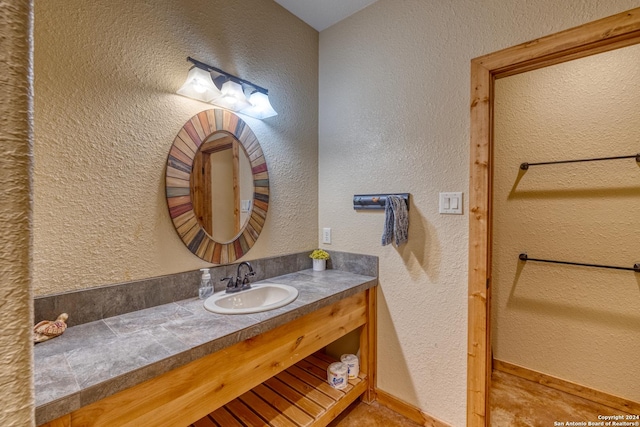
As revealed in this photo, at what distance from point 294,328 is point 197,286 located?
558mm

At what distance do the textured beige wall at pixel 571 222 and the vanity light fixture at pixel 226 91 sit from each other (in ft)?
5.90

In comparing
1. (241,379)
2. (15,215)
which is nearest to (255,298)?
(241,379)

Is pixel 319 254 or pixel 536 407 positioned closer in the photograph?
pixel 536 407

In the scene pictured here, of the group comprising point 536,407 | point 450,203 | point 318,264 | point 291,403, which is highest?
point 450,203

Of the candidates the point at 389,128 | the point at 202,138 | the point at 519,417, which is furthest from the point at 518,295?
the point at 202,138

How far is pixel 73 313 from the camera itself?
1.10 metres

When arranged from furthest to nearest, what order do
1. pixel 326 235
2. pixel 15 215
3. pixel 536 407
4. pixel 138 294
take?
pixel 326 235 < pixel 536 407 < pixel 138 294 < pixel 15 215

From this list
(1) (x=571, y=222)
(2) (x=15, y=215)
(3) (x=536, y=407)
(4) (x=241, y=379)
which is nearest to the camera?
(2) (x=15, y=215)

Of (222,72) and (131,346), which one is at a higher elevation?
(222,72)

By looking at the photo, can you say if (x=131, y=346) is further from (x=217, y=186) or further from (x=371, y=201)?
(x=371, y=201)

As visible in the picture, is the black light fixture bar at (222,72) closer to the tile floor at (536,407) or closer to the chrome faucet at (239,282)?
the chrome faucet at (239,282)

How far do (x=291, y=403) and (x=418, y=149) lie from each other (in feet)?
5.21

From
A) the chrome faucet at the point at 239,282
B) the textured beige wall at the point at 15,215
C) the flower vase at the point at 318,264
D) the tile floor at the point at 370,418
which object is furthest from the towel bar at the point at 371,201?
the textured beige wall at the point at 15,215

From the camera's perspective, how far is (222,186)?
1.60 m
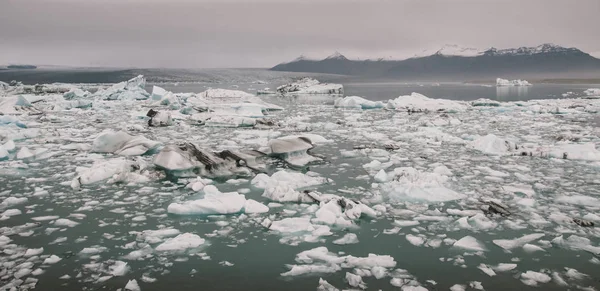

▬▬▬▬▬▬▬▬▬▬

Task details: Reproduce every line of the items above with "towel bar" replaced by "towel rail" and everything else unchanged, leaving out the pictures.

Output for this task:
As revealed in this photo, at what distance from point 294,328 is point 197,286 located?
558mm

At what distance do the textured beige wall at pixel 571 222 and the vanity light fixture at pixel 226 91 sit from each other (in ft)?
5.90

In comparing
1. (241,379)
2. (15,215)
which is nearest to (255,298)?
(241,379)

Is pixel 319 254 or pixel 536 407 positioned closer in the photograph?
pixel 536 407

In the scene pictured here, of the group comprising point 536,407 | point 450,203 | point 318,264 | point 291,403, which is highest?
point 450,203

Of the candidates the point at 389,128 | the point at 202,138 | the point at 519,417, which is furthest from the point at 518,295?
the point at 202,138

How far is pixel 73 313 from the camera itself?
1.10 metres

When arranged from furthest to nearest, what order do
1. pixel 326 235
2. pixel 15 215
3. pixel 536 407
4. pixel 138 294
take?
pixel 326 235 < pixel 536 407 < pixel 138 294 < pixel 15 215

From this list
(1) (x=571, y=222)
(2) (x=15, y=215)
(3) (x=536, y=407)
(4) (x=241, y=379)
which is nearest to the camera?
(2) (x=15, y=215)

Of (222,72) and (131,346), which one is at a higher elevation?
(222,72)

By looking at the photo, can you say if (x=131, y=346) is further from (x=217, y=186) or further from (x=371, y=201)?
(x=371, y=201)

As visible in the picture, is the black light fixture bar at (222,72) closer to the tile floor at (536,407) or closer to the chrome faucet at (239,282)?
the chrome faucet at (239,282)

How far do (x=291, y=403) and (x=418, y=149) lie from each other (in feet)?
5.21

From
A) the chrome faucet at the point at 239,282
B) the textured beige wall at the point at 15,215
C) the flower vase at the point at 318,264
D) the tile floor at the point at 370,418
which object is furthest from the towel rail at the point at 371,201?
the textured beige wall at the point at 15,215

From the camera's perspective, how far is (222,186)?
1.60 m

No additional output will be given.